Making Of Ships At Readhead’s 



Amateur historian and website guru – John Bage talks about the days of the area’s great shipbuilders and in particular the life of Readhead’s and the people who worked there.

He reveals: “For hundreds of years, when boats and ships were built up from separate items of wood, the shape was built on the slipway by the shipwrights and carpenters with the use of only a knowledgeable and judicious eye.”  He adds, “As ships became larger, and iron and steel became the materials of choice, building techniques changed considerably.  The need for a more certain and unified procedure developed which involved dozens of different trades and hundreds of personnel.”

“One successful shipyard which moved with the times was John Readhead & Sons, of South Shields.”

  • Employment of 1000 personnel – consisting of highly skilled, time-served people, and dozens of apprentices were made for constructing ships.
  • Wages were paid out in cash each Friday.

Making of Ships:

“The design office information would be passed to the steel drawing office where the first of many drawings would be started.”  He then adds: “A model was made of the ship, showing the proposed plating arrangement.  The planning office was also located nearby and they would organise how the build of the ship would proceed.”

“Once the basic drawings were available, the lines of the ship would be set down in the mould loft which was a huge space, up in the roof of the main fabrication shed”.

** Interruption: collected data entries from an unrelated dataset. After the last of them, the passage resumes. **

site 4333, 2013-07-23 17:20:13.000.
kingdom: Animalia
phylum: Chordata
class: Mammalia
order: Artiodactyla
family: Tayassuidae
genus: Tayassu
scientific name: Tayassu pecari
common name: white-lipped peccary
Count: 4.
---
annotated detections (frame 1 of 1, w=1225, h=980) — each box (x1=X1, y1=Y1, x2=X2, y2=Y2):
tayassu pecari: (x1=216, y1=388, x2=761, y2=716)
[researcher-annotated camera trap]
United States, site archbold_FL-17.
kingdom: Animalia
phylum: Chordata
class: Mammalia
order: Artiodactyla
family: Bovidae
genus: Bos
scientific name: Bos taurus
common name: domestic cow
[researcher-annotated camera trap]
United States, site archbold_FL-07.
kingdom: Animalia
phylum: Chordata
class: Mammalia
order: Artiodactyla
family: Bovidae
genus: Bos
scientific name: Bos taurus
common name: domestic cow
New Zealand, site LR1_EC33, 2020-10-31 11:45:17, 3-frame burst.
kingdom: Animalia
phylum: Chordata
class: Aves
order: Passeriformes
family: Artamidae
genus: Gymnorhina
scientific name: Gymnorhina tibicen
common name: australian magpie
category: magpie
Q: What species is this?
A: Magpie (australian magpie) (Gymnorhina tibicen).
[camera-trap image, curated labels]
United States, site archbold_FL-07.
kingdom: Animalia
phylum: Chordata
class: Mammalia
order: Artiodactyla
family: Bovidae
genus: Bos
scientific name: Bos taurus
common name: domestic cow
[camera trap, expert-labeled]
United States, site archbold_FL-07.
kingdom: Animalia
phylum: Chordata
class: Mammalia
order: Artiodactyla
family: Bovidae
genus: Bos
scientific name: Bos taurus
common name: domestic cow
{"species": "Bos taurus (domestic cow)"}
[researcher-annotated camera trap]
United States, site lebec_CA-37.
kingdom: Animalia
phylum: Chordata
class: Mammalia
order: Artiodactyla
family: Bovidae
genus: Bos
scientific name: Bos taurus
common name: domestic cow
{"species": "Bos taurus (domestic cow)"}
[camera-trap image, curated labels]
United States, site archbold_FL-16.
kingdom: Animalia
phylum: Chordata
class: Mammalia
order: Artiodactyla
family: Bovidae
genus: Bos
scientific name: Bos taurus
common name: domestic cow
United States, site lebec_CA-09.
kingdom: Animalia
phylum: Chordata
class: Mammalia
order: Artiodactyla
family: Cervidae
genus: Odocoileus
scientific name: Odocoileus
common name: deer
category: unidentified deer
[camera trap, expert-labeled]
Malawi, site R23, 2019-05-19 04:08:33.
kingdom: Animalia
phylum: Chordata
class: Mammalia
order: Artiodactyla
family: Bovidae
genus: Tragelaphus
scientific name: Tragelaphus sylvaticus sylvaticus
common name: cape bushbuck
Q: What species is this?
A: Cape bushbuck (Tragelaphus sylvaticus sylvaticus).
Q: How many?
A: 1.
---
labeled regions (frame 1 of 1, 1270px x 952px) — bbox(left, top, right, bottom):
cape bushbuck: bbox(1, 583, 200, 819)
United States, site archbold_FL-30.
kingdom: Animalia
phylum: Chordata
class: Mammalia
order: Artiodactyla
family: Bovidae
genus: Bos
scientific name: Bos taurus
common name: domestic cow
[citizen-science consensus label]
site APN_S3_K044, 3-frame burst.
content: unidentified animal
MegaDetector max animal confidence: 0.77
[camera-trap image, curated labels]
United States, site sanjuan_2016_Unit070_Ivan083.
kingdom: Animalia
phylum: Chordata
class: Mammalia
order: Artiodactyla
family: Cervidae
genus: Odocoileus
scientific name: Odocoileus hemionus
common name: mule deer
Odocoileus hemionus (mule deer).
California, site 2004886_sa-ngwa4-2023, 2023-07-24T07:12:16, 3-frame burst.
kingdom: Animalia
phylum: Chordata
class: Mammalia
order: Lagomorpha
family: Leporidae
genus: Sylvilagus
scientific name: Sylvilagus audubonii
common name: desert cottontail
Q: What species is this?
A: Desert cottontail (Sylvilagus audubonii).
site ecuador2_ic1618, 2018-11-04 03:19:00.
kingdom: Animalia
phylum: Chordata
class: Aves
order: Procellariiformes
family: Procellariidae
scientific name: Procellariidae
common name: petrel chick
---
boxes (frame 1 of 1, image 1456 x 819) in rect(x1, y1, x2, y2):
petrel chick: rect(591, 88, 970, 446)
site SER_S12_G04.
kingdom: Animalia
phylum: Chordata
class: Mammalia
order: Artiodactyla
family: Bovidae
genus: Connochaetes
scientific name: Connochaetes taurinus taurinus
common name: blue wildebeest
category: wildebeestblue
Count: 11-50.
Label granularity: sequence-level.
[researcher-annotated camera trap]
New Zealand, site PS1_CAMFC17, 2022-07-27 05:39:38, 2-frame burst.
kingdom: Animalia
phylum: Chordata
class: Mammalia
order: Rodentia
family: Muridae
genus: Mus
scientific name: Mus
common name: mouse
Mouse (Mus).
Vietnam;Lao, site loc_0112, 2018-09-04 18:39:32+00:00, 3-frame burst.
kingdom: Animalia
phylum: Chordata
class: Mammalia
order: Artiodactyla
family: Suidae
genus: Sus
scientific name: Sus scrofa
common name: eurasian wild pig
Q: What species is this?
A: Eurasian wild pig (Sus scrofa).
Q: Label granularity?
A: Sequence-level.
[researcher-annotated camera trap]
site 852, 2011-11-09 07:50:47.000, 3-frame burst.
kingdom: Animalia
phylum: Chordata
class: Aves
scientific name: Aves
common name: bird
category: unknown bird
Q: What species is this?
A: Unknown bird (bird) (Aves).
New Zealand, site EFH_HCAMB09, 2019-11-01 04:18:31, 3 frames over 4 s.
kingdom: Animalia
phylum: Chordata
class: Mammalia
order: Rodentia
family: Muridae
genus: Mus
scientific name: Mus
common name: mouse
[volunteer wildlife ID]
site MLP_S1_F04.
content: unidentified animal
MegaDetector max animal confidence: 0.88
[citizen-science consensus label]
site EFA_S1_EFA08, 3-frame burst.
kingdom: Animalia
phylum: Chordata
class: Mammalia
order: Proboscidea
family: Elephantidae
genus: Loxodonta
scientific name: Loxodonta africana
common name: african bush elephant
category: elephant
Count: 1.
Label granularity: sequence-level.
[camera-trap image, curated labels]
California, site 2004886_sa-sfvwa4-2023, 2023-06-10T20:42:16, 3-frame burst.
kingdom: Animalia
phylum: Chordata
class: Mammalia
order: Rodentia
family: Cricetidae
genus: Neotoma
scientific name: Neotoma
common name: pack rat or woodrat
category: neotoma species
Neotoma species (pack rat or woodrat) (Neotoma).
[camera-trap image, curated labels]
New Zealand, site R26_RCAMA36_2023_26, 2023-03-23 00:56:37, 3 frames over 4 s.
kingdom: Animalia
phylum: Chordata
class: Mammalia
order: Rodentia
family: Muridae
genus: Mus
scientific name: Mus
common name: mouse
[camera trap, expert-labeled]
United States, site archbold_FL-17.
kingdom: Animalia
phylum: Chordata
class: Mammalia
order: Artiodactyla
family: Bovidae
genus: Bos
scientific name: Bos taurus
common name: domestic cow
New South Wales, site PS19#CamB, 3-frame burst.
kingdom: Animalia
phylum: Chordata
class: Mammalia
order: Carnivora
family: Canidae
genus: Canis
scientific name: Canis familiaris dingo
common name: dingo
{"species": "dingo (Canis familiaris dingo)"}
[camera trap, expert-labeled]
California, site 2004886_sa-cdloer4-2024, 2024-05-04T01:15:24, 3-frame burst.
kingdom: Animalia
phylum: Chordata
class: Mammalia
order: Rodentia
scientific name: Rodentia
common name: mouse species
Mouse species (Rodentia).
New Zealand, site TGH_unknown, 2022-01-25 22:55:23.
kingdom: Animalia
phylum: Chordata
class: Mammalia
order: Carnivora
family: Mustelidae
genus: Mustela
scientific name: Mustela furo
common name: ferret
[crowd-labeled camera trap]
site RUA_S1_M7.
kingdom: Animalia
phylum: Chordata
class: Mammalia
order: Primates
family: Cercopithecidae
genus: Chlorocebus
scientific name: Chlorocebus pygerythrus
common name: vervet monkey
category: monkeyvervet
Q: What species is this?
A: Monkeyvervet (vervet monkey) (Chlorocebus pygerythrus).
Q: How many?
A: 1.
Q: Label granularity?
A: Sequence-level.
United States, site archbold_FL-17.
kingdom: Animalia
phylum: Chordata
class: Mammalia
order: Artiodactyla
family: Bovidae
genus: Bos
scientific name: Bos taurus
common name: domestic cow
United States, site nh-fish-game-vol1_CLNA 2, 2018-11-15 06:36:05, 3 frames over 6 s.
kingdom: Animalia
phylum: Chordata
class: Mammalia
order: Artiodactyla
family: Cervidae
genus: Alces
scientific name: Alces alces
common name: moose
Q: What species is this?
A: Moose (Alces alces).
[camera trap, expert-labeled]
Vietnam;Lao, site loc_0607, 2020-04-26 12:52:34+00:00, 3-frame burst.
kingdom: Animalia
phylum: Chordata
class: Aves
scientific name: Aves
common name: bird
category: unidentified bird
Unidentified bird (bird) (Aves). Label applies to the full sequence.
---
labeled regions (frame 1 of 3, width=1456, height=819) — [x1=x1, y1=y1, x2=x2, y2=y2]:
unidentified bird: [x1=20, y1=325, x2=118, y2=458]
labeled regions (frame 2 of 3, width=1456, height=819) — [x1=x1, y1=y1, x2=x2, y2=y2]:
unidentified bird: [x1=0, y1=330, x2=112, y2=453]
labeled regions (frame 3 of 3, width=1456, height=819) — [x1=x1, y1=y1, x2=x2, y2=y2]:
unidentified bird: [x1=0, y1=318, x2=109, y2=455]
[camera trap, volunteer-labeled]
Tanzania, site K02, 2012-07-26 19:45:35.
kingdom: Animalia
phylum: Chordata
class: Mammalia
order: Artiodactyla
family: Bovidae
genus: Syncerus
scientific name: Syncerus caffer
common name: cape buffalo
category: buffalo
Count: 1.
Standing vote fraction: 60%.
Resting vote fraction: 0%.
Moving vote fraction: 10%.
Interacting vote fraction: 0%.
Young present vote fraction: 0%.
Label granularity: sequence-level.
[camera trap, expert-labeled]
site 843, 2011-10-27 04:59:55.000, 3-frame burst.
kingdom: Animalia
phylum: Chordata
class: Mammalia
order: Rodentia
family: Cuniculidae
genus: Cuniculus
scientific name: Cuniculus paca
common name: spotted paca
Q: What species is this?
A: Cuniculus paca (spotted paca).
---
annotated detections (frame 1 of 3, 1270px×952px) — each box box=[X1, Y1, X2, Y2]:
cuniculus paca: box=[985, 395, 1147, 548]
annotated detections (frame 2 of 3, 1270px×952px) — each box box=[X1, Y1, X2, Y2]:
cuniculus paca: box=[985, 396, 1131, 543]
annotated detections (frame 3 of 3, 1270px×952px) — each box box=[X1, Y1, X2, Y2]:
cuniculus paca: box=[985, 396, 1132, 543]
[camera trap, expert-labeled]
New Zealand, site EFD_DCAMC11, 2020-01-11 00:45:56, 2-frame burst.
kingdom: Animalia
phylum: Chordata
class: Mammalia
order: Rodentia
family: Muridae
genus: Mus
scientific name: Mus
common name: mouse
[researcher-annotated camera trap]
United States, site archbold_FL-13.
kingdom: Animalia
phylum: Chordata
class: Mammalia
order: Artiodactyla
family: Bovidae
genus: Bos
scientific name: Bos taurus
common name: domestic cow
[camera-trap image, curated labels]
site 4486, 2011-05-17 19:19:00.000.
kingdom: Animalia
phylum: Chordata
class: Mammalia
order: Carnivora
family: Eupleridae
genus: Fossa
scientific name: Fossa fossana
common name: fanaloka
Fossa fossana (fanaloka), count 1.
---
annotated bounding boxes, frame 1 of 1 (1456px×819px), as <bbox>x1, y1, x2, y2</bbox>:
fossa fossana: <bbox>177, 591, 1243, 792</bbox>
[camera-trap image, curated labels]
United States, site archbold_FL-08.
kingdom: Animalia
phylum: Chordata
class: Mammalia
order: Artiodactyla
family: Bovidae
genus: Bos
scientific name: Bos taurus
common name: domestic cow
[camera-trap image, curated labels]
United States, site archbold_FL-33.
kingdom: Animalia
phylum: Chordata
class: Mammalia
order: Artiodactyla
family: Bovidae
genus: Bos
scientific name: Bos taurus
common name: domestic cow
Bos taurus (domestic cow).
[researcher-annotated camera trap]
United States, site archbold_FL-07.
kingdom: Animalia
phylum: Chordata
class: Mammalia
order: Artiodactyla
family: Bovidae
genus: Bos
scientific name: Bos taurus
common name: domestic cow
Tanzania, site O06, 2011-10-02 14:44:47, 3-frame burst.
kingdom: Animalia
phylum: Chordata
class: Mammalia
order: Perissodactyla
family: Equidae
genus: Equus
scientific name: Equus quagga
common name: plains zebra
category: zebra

About the Workers Involved:

  • Stagers: “The stagers would be required to erect the staging and scaffolding around the ship on the berth and within the holds wherever it was required to provide a safe working platform for the other workers,”
  • Storekeepers: “The storekeepers were well organised people who controlled the issue of items for the various jobs being undertaken by their individual department, such as the plumbers, electricians or joiners”.
  • Plumbers: “The plumbers sketched or made templates which were taken to the plumbing shop where the plumbers made the pipes.  They then took them aboard, set them up, and tacked them up, before taking them back to the plumbing shop where the plumbers welded them, tested them, while some were sent to the picklers and galvanisers.  On returning, they were final-fitted by the plumbers.  All hull pipe-work was also done by the plumbers.”
  • Ventilation ducting would be formed by the sheet metal workers.  They could also be involved in making anything of thin gauge steel, such as lockers, switchboards and cabinets, from drawings supplied by the outfit drawing office.
  • Electricians: The electricians covered all aspects of installation of the ships electrics, and included miles of wiring from switchboards and navigation equipment, as well as all of the lighting systems.
  • Riggers: The riggers were responsible for all of the steel wire rope and fibre ropes, and the associated thimbles, shackles, etc. necessary for all the ship’s derricks.  They had a rigging loft in the roof of the main fabrication shed.  They also maintained the yard’s crane ropes and lifting slings and were responsible for the inspection and testing of lifting appliances.”
  • Crane Operators: The crane operators were an essential part of the shipyard, and were required to be “very careful and skilful in moving their loads around the yard or onto the ship”.
  • Painters: “The painters carried out the finished painting of the external deck-house and all of the internal painting in the accommodation spaces.  he spray painters would use a compressed air-operated spray gun to spray paint the ship’s plates and sections.”
  • Design Office Staff: Once the ship was launched, the design office staff would do their assessment of its condition and complete their final calculations so that all relevant paperwork and certification could be completed.

“Finally the ship would begin its sea trials, to determine its speed and sort out any teething problems.  Once that was completed, it was handed over to the owners and sailed off on its maiden voyage.  Many of Readhead’s customers were so impressed with the quality of the ships that they came back again and again for their new ships.”


“Readhead’s built multiple ships for the likes of the Strick Line, Stag Line and the Hain Line.”

“In all, they built 87 ships for Hains , which was claimed to be a world record at one time.”